Each fragment contains two sequences from different parts of genome, i.e. genomic regions which are close in 3D space but distal on the linear genome.

How do we get from raw reads to a matrix? Typically a pipeline is used to process Hi-C data, today we are using a tool called HiC-Pro.


HiC-Pro

Briefly, reads are mapped to a reference, quality control is performed and fragments may be rejected, our pairs of valid interactions are binned into a matrix, finally this is balanced to prevent bias.

The first stage is mapping raw reads to our reference genome;


Mapping Reads

Standard mapping tools (here bowtie2) and formats (fastq) are used but the alignment procedure differs.

These are mapped against our reference genome, and although reads are paired end, we map them in single end mode, so each mate is mapped independently.


QC and Filter Reads

There are several sources of error unique to the HiC method which need to be filtered.


Some errors in the library are expected, for example problems with ligation;

Dangling End - unligated fragments

Self Circle - fragments ligate to themselves

Reads may also be removed based on quality score, size etc.

This will be handled by the pipeline which gives you reports of the filtering required at each stage.


HiC-Pro does all of this for us!

It runs from the command line using a configuration file.

http://bifx-core3.bio.ed.ac.uk/Dan/Training/HiC_Workshop/files/config.txt

cp /homes2/drober19/hic_workshop/config.txt .


Config File

This is already set up for the test data, have a look at the options;

less config.txt

*press ‘q’ to exit

If you needed to change this, open this in a text editor such as nano and edit lines as needed;

#nano config.txt


Input Data

We should already have our fastq files (*see Getting started), note HiC-Pro expects a folder for each sample under the INPUT folder;

/test_data /dixon_2M /dixon_2M_2

With two reads (*_R1/*_R2) in each sample folder;

/test_data/dixon_2M

SRR400264_00_R1.fastq

SRR400264_00_R2.fastq

/test_data/dixon_2M_2

SRR400264_01_R1.fastq

SRR400264_01_R2.fastq

These contain both read and quality information.

head test_data/dixon_2M_2/SRR400264_01_R1.fastq

@SRR400264.250001 HWI-ST216_0180:3:1101:17686:30917 length=36

TATAGGGGCATGTTCAGATAAGTCACTTGTAAATAA

+SRR400264.250001 HWI-ST216_0180:3:1101:17686:30917 length=36

HHHHHHHHHHHHHHHHHHGHHHHHHHHHHHHHHHHH


Annotation Files

Several Annotation files need to be specified in the config, these contain information about our reference genome. HiC-Pro comes complete with human hg19 annotation files, so we don’t need to do anything here.

For reference the files look like this; http://bifx-core3.bio.ed.ac.uk/Dan/Training/HiC_Workshop/files/


Chromosome size (length) file

A BED file giving the size of each chromosome.

chr1 249250621

chr2 243199373

chr3 198022430


Restriction sites

A BED file with the restriction fragments sites in our reference (HiC-Pro contains a tool to create this).
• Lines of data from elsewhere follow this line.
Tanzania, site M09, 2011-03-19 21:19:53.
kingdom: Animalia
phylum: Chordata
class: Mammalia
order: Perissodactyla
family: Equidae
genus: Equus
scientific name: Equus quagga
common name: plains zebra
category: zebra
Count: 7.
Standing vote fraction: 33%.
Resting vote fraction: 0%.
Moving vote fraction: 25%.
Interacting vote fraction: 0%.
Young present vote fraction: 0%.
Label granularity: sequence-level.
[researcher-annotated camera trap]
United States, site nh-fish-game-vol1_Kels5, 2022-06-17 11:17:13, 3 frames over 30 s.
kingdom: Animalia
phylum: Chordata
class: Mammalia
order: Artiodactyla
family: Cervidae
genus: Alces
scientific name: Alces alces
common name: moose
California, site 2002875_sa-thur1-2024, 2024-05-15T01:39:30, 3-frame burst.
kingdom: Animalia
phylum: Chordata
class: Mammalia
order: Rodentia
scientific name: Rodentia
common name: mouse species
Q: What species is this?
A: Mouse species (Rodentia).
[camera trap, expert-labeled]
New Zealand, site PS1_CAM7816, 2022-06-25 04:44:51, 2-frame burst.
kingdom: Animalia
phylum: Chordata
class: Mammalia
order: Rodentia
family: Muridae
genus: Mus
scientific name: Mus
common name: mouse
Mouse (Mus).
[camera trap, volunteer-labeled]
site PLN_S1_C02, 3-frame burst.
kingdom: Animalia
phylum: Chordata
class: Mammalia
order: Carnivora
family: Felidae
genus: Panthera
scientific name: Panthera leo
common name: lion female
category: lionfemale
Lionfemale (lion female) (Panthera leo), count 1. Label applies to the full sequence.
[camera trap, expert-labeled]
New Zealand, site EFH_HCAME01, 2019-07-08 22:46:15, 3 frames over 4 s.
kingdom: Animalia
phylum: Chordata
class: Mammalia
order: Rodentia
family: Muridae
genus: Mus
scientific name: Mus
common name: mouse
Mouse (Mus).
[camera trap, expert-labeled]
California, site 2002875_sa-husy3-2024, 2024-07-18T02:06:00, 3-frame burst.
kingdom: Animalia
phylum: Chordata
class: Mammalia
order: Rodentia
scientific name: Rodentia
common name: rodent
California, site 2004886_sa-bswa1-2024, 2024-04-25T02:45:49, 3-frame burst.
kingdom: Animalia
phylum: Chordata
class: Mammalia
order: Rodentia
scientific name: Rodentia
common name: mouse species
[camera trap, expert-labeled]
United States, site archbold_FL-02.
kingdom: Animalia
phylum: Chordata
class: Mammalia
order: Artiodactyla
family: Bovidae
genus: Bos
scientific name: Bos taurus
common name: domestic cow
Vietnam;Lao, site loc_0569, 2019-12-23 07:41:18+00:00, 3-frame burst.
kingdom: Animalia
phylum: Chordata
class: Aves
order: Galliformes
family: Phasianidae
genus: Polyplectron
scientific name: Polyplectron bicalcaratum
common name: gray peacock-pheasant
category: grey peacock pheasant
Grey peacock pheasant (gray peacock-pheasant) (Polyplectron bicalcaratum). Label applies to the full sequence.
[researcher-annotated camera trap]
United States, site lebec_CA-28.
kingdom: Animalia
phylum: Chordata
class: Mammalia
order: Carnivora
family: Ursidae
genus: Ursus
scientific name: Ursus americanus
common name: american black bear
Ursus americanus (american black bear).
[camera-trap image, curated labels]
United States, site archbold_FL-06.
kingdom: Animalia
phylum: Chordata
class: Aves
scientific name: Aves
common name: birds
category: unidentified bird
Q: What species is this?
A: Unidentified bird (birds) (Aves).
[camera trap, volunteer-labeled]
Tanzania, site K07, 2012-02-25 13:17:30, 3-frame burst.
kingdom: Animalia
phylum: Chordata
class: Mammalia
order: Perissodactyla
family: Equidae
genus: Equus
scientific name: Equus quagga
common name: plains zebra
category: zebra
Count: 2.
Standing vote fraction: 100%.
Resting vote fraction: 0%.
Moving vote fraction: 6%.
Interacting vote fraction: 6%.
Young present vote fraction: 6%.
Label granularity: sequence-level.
chr1 0 16007 HIC_chr1_1 0 +

chr1 16007 24571 HIC_chr1_2 0 +

chr1 24571 27981 HIC_chr1_3 0 +

It also requires The bowtie2 indexes, these are already available on our server; /homes/genomes/human/hg19/bowtie2_indexes


Running HiC-Pro

The pipeline runs using a single command;

HiC-Pro

You just need to specify three arguments;

-i input directory -o output directory -c configuration file

HiC-Pro -i test_data -o dixon_out -c config.txt

The mapping works in two steps, first the entire read is aligned and in cases where reads span the ligation junction those reads are trimmed (3*) and mapped again.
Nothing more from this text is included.